When I learnt what a **feminist** is, I never experienced any hesitation to label myself as such, I mean, of course I want women to be equal to men.
It didn’t make much sense to me (and really, still doesn’t) that people, especially women, could be so hesitant to call themselves a feminist.
Without the feminist movement and all of the women within it who marched, fought and set their bras alight for our rights and our freedom, we wouldn’t be the people with the opportunities that we have.
So who are any of us to try to separate ourselves from that?
Feminism is not a dirty word.
The thing is I get that we get a bad rap as a result of Facebook memes making us out to be crazy men-haters, but there’s nothing that frustrates me more than hearing anything along the lines of ‘yeah I think everyone should be equal but feMINISM?? Nope not for me, that’s a bit much’.
So let’s debunk a few myths:
We don’t hate men
There are crappy men in the world just as there are crappy women but that doesn’t reflect on everyone. We’re here for men too – we want to see boys grow up without pressures of toxic masculinity and become well-adjusted accountable people because we believe they can.
There’s no bra-burning on the agenda
We don’t have to because of the women who came before us (and also bras are hella expensive and I don’t know about you but, I’m an F cup and I’m not trying to ruin my back)
We aren’t a lesbian cult
That’s a whole separate thing I’m sure you can find if you’re into that kinda thing.

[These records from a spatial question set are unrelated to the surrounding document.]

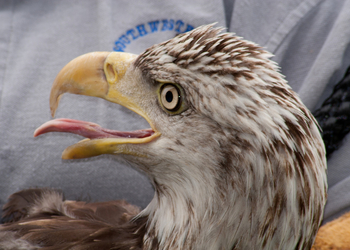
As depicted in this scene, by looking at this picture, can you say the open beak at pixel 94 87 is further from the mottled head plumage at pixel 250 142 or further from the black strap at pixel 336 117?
the black strap at pixel 336 117

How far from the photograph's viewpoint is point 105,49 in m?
1.97

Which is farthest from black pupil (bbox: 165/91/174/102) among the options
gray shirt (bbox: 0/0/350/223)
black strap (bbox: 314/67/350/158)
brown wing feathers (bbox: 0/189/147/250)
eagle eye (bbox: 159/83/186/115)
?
black strap (bbox: 314/67/350/158)

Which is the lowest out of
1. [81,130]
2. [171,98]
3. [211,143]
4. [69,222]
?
[69,222]

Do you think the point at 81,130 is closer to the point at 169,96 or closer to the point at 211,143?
the point at 169,96

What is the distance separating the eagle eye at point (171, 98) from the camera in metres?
1.06

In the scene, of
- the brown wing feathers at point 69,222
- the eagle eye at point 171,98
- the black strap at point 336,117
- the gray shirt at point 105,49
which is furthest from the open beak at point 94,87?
the black strap at point 336,117

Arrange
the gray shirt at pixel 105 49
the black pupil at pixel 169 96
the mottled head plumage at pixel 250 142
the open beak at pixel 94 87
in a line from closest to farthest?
the mottled head plumage at pixel 250 142
the black pupil at pixel 169 96
the open beak at pixel 94 87
the gray shirt at pixel 105 49

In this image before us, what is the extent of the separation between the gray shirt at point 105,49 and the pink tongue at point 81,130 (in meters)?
0.44

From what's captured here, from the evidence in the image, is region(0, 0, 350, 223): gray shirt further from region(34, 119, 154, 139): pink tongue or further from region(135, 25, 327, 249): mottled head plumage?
region(135, 25, 327, 249): mottled head plumage

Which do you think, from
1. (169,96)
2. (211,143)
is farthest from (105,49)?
(211,143)

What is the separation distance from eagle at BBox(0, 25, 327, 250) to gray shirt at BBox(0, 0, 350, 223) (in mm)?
552

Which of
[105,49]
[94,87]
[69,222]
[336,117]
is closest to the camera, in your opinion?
[94,87]

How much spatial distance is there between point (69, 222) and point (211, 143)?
2.76ft

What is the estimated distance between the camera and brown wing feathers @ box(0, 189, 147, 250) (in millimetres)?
1299
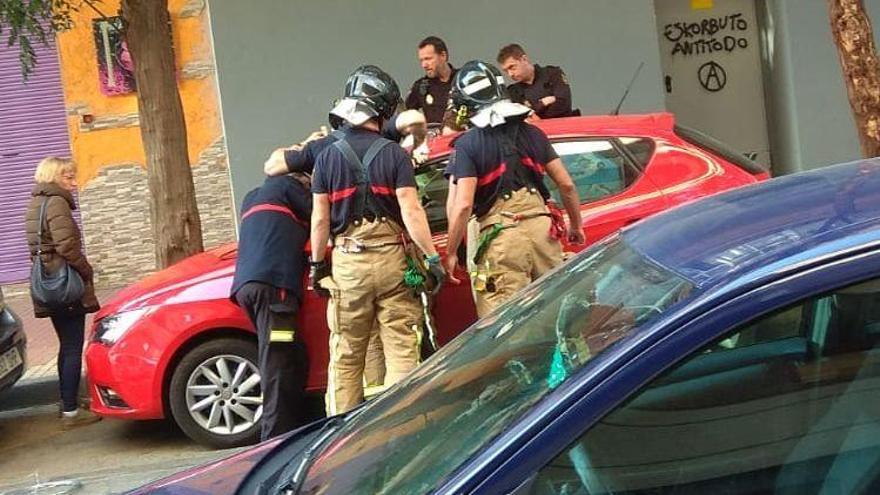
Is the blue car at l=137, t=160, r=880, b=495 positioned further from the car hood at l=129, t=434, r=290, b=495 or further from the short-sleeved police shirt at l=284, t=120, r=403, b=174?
the short-sleeved police shirt at l=284, t=120, r=403, b=174

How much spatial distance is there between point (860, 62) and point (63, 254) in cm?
499

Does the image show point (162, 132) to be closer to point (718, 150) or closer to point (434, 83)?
point (434, 83)

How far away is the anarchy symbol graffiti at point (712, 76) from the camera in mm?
11398

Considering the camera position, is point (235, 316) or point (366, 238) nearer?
point (366, 238)

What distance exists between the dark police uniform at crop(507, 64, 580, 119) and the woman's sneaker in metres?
3.73

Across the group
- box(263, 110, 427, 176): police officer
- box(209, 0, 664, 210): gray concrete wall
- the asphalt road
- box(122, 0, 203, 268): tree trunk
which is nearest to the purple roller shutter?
box(209, 0, 664, 210): gray concrete wall

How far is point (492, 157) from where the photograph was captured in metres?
5.33

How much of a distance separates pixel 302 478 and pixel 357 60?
8611 mm

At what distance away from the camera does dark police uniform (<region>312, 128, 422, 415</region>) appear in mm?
5078

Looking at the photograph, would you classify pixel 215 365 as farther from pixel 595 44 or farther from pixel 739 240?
pixel 595 44

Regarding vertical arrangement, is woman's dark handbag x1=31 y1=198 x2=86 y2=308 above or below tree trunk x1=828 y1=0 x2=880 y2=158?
below

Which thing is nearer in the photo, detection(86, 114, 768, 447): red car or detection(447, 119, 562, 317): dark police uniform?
detection(447, 119, 562, 317): dark police uniform

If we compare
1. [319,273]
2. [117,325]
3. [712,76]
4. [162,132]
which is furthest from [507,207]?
[712,76]

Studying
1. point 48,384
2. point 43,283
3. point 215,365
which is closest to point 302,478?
point 215,365
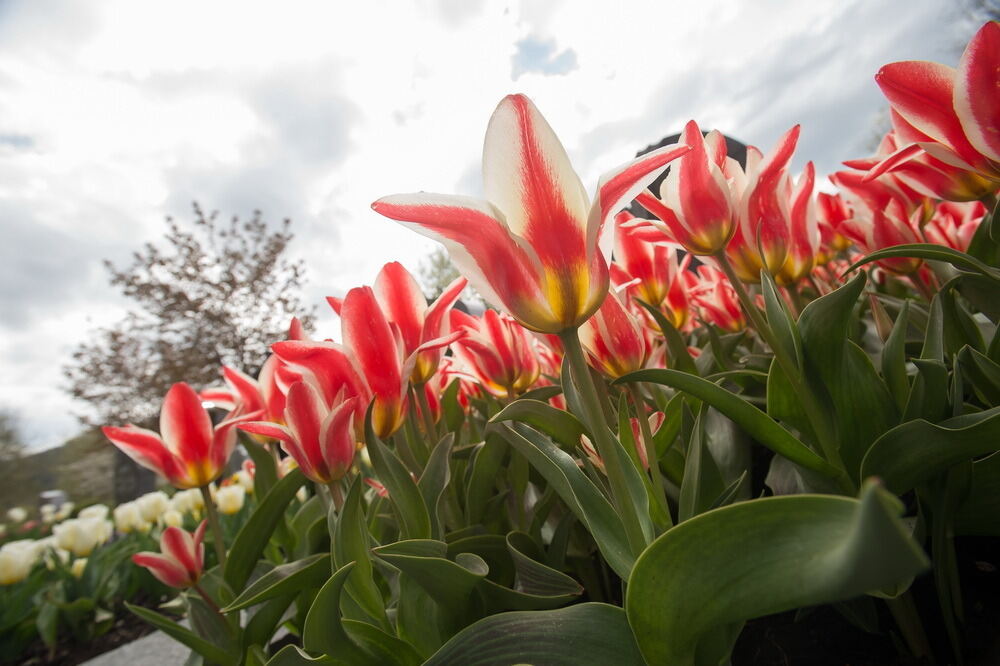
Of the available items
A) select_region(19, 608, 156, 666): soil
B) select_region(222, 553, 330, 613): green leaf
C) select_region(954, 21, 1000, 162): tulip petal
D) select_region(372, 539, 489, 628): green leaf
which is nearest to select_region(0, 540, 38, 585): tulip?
select_region(19, 608, 156, 666): soil

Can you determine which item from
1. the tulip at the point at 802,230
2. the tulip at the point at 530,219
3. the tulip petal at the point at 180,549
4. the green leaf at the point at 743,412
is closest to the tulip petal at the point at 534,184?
the tulip at the point at 530,219

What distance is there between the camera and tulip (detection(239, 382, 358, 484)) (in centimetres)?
52

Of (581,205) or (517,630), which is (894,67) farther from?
(517,630)

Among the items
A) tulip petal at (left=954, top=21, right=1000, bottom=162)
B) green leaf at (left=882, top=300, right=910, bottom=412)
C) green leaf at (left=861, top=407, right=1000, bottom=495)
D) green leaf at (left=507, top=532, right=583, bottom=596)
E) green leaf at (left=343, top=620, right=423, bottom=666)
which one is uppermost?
tulip petal at (left=954, top=21, right=1000, bottom=162)

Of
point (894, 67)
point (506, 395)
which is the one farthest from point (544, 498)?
point (894, 67)

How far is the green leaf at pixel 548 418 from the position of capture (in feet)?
1.44

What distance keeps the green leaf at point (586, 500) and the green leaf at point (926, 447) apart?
23cm

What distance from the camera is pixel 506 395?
2.60ft

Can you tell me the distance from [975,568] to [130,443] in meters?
1.15

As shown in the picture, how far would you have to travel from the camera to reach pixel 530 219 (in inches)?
14.4

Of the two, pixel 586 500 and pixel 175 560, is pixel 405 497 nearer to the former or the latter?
pixel 586 500

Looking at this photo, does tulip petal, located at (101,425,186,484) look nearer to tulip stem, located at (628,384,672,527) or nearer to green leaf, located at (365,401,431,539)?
green leaf, located at (365,401,431,539)

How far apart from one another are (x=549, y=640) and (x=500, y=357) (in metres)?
0.43

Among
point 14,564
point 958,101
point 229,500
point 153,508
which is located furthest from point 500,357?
point 14,564
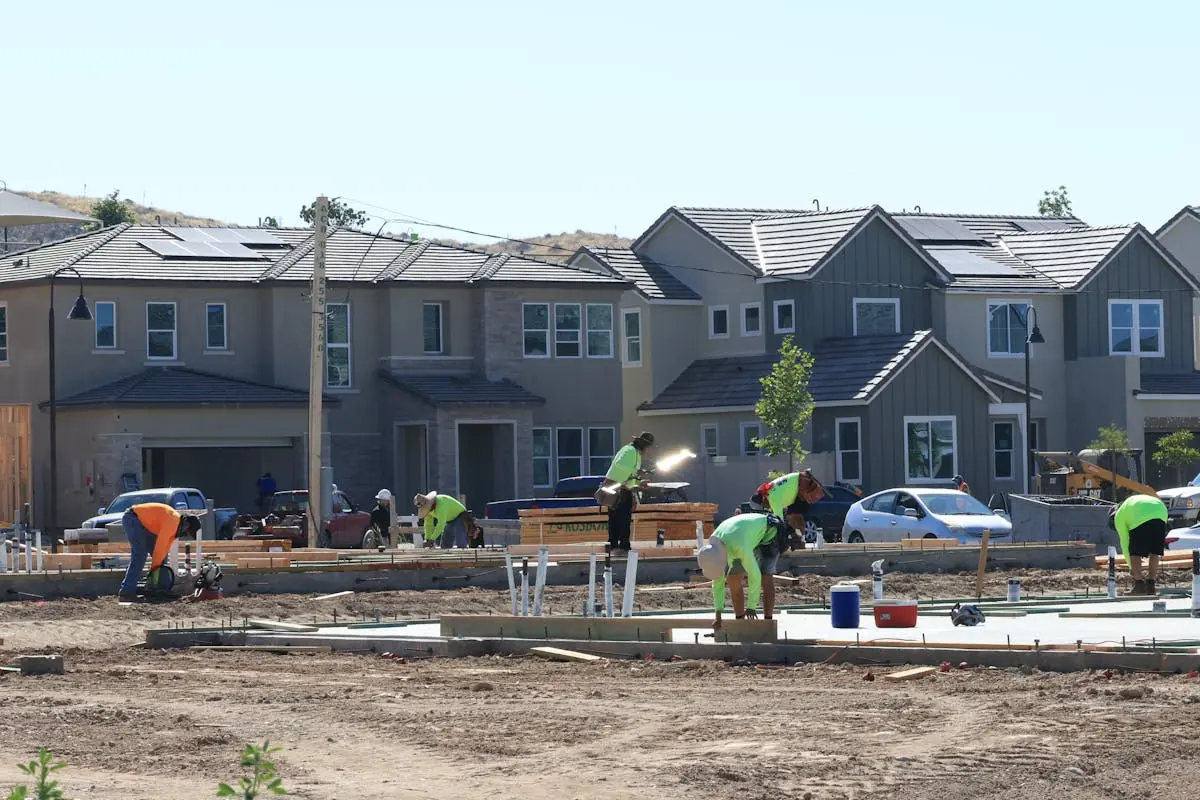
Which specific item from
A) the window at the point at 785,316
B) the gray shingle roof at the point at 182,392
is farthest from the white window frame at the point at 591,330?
the gray shingle roof at the point at 182,392

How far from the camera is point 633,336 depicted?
56906 mm

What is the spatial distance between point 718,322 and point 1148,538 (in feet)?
99.4

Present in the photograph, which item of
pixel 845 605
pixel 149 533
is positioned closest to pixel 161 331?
pixel 149 533

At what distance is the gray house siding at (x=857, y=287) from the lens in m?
54.1

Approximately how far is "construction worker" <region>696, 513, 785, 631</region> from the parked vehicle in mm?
18110

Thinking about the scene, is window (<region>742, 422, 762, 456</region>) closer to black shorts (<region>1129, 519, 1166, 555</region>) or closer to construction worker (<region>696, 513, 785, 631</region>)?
black shorts (<region>1129, 519, 1166, 555</region>)

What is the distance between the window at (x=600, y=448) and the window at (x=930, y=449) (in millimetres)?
7093

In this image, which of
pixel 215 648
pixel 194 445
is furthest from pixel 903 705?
pixel 194 445

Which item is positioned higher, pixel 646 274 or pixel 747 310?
pixel 646 274

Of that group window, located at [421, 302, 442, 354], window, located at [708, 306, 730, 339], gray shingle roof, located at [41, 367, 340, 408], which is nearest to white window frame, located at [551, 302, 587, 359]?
window, located at [421, 302, 442, 354]

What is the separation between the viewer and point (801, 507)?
69.6 ft

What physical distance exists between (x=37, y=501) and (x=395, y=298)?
941cm

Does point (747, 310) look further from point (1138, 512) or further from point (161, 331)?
point (1138, 512)

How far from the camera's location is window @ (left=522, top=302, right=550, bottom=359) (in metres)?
52.2
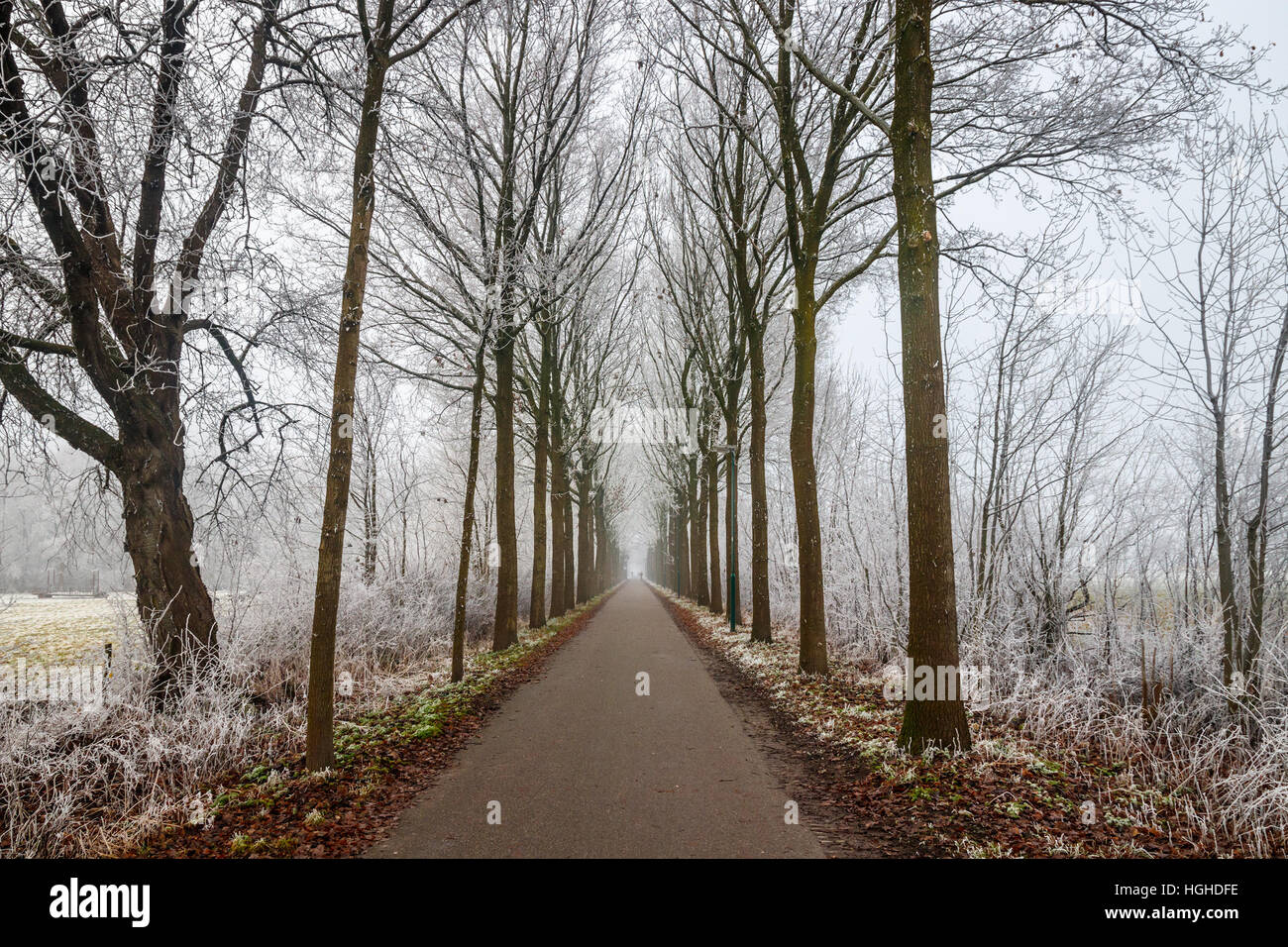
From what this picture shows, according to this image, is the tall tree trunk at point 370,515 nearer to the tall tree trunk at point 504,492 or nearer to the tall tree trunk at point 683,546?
the tall tree trunk at point 504,492

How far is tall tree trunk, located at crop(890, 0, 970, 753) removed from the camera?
19.2 feet

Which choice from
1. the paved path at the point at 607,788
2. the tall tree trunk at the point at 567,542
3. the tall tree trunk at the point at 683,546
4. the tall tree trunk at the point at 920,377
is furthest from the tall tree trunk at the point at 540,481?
the tall tree trunk at the point at 683,546

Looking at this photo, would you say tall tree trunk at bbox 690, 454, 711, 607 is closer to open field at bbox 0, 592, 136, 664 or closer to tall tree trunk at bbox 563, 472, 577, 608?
tall tree trunk at bbox 563, 472, 577, 608

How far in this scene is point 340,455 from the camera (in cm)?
594

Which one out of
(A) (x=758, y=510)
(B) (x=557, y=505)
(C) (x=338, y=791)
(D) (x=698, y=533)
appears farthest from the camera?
(D) (x=698, y=533)

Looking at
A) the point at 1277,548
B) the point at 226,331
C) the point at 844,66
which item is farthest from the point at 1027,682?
the point at 226,331

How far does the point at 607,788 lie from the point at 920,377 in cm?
485

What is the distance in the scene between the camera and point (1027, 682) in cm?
699

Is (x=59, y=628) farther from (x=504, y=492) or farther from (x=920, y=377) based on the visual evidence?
(x=920, y=377)

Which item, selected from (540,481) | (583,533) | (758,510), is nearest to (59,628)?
(540,481)

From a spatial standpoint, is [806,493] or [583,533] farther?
[583,533]

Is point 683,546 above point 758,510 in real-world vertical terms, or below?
below

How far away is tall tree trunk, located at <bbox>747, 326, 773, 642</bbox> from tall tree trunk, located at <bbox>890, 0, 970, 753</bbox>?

Feminists aren’t just women
A feminist is anyone who wants to see equality in our society.
Feminists aren’t all the same
Amazingly, we’re all individual people from different backgrounds with different experiences, sexualities, ideas and identities.
So what is a feminist?
The first definition of feminism in the Merriam-Webster dictionary (or more popularly the beginning of Beyoncé’s Flawless) is; the theory of the political, economic, and social equality of the sexes.
There really isn’t much more than that, other than to recognize that if your feminism isn’t intersectional, it isn’t feminism.
Meaning, feminism isn’t just about middle class white women, we must always consider the way other factors intersect with gender, such as race, sexuality, class and disabilities.
So together now we’re making a pact to avoid ‘white feminism’ (which, as the name suggests focuses solely on the struggles of white women, specifically upper-middle class straight cis white women) at all costs and to never speak over (or speak for) women with experiences different to our own.
Amplify, don’t insert yourself into the narrative.
For me, feminism opened up a whole new world, a world in which I’m not ‘bossy’ or a ‘bitch’ for being assertive, a world where I can talk about my period because (and I know this might come as a shock, it did for me) periods aren’t gross, just your beautiful healthy body doing its thing!
There’s absolutely no shame in being a feminist whatsoever, we should all be feminists and scream it from the top of our lungs!
Let’s all be hyper-feminists together!